A party is like a sausage machine; it mashes up all sorts of heads together into the same mincemeat - fatheads and blockheads, all in one mash!
Thus, 'from one end of this country to the other, every man is the slave of his Party'. They are unable to hold an independent idea, not stained by others' thought processes, and will act on the interest of that amorphous constitution, which is not the interest of the people. Ibsen sees a party, or any organisation for that matter, as the easiest route to losing one's ideas and identity; for an organisation - working for its own interest - usually cannot stand an ideology that is antithetical to its purpose and its ways of doing things.
Party programmers strangle every young and vigorous truth - that considerations of expediency turn morality and justice upside down... 
The irony according to Thomas was that those who 'turn every idea topsy-turvy', are 'these "liberals," men full of age, going about in crowds imagining that they are the broad-minded party!' Thus broad-mindedness does not come from talking but from acting. If Ibsen bemoaned a bulging and useless Liberals, who were liberals only in name, in 1882, then we should, today, be revolting against them.

In a stroke of genius, a moment that could be described as nothing less than epiphanic, not just in its foreboding but also in its complete and profound truthfulness, Ibsen compares a party leader to a wolf. He says
A party leader is like a wolf, you see - like a voracious wolf. He requires a certain number of smaller victims to prey upon every year, if he is to live.
But standing alone against the truth has its consequences, for no one stand against the raging masses and leve unscathed. In the end, Thomas was dismissed from his position as a Medical Officer by Peter, citing public opinion as the sole reason (it is the reason all his friends gave when they severed relations with him).
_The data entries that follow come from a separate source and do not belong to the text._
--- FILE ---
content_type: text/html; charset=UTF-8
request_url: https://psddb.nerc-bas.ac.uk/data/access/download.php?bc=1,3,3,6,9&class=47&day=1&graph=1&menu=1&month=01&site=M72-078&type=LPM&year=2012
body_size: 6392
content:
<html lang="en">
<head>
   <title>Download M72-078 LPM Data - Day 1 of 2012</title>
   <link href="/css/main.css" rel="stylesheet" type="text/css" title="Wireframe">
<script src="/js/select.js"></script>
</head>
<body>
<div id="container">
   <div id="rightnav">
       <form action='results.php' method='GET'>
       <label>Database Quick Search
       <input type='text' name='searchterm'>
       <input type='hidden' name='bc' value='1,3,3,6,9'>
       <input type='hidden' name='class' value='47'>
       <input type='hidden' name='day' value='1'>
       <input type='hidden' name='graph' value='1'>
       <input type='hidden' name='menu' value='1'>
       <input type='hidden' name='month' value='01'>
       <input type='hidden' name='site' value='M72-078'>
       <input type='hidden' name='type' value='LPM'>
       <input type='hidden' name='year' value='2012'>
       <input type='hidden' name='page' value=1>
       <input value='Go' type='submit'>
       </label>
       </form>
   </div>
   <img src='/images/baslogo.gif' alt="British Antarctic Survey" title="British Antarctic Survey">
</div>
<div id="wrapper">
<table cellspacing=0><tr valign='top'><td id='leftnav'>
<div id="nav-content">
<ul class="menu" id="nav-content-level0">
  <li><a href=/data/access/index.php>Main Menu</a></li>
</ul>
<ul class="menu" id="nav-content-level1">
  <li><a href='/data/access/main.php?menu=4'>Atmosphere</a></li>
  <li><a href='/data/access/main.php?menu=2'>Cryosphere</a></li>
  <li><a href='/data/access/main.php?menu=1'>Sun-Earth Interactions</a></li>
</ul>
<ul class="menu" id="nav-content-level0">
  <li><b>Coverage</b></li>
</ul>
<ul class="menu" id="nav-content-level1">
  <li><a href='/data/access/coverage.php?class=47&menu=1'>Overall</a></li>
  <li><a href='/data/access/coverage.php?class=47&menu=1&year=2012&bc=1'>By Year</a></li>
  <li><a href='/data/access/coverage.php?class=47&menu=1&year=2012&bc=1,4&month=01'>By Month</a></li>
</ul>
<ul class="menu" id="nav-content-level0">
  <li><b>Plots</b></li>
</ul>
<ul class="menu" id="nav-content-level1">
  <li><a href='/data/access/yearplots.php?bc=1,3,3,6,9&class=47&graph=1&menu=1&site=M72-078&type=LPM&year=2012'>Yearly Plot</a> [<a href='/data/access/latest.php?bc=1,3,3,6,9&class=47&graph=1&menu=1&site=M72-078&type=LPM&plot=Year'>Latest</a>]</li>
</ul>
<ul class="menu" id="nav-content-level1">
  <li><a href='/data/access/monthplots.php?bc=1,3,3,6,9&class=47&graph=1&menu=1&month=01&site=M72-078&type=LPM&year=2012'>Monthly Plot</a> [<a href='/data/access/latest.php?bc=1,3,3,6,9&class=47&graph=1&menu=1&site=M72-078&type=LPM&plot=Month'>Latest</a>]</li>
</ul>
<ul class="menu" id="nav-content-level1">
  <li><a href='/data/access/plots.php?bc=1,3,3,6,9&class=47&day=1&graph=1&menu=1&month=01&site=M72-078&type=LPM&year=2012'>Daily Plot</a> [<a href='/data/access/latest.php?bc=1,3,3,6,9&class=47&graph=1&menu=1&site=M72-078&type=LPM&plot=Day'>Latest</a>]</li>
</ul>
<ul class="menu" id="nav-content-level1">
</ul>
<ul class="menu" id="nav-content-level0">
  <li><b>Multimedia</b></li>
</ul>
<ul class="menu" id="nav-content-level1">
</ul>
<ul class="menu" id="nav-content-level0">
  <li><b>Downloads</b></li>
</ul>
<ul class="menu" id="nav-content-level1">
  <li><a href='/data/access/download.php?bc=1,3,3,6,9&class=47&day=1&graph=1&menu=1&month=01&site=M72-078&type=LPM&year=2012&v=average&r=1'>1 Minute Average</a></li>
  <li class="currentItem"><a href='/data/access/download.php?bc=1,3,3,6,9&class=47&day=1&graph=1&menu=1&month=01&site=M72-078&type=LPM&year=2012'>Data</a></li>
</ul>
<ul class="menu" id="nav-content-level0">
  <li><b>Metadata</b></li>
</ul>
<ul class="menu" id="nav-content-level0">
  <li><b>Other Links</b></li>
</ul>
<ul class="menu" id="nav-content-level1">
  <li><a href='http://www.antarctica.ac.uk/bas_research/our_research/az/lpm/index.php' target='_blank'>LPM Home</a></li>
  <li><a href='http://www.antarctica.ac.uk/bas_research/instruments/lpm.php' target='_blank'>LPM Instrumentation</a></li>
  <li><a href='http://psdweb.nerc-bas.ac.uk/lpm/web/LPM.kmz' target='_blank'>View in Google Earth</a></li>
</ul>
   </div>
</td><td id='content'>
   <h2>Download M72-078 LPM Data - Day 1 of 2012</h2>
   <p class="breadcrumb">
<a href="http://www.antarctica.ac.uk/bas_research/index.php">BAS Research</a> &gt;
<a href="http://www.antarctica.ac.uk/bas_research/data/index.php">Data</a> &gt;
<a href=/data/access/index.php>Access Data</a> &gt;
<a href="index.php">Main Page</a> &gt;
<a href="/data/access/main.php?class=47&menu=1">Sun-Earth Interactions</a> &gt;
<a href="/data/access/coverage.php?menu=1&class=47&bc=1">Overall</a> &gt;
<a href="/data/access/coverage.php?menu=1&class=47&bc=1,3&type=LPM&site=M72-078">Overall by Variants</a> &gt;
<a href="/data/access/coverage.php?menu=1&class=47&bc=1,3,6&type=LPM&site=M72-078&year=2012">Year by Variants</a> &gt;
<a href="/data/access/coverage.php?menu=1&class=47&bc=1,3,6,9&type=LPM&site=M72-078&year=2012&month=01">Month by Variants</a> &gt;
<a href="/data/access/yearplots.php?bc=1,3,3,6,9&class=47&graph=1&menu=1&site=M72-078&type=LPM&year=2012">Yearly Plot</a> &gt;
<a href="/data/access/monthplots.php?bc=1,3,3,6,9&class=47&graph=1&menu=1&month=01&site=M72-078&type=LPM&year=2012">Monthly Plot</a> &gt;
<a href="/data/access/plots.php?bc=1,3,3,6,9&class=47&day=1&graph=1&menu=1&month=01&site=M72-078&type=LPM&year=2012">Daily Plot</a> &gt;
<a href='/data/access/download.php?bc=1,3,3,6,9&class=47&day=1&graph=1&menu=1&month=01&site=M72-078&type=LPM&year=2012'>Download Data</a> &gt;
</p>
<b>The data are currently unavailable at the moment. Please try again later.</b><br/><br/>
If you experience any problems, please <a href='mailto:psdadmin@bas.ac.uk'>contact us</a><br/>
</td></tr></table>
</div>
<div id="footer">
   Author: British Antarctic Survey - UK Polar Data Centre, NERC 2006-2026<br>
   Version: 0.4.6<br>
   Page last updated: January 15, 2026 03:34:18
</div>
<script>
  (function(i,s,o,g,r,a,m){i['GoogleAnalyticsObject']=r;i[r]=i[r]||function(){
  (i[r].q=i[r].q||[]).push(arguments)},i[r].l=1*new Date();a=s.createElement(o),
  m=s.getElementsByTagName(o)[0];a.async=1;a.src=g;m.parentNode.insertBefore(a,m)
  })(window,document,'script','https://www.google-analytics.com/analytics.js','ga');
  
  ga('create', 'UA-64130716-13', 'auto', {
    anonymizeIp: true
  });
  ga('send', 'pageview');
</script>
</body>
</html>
He however added a caveat, that should Thomas return to the town (as he was urging him to leave for his own good) and accept his error, through a letter of apology, retracting what he had earlier said, he could restore him to his position. 'What about opinion, then?', he asked of his brother. And Peter said:
Public opinion is an extremely mutable thing. 
Clearly, the leaders know their people. The politicians know their flock. With control over the media, and consequently public opinion, today's political leaders do whatever they want and get away with them for they could make the public fight for them by working on what they think. Today, there is a gulf of space between those who get into political positions and the masses. Power and wealth have become the true end of politics. Just as Ibsen pointed out, the majority are made to support the ideas of the few that benefit fewer. Consequently,
the strongest man in the world is he who stands most alone.
For such a man is usually right. In this light, one is looking at such whistle-blowers as Edward Snowden, Chelsea E. Manning (formerly Bradley Manning), Julian Assange, Daniel Ellsberg and others who, exposing the government to the people, became enemies of the people. Telling the people: 'your government is spying on you. Your government can kill whoever it wants', the people replied 'and so what! You're traitor. You should be killed.' These are the bare facts of life today. The truth cuts and it cuts deepest.

This play, together with George Orwell's Nineteen Eighty-Four, should be our bedtime stories; they should be on our study tables; their pages should be pasted onto walls, at every turn; they should be taught in schools (in your dreams!); they should be discussed on radio (who owns them?), for these two books, alone, expose, comprehensively, the nature, structure, characteristics, and working of societies, nations and the political machinery of governments. These are books that should be in everybody's handbag. They do not give you fish; they teach you how to fish. They are eye-openers, and if there is anyone out there, who had not read either of the two, you are gravely missing something, and at your own peril.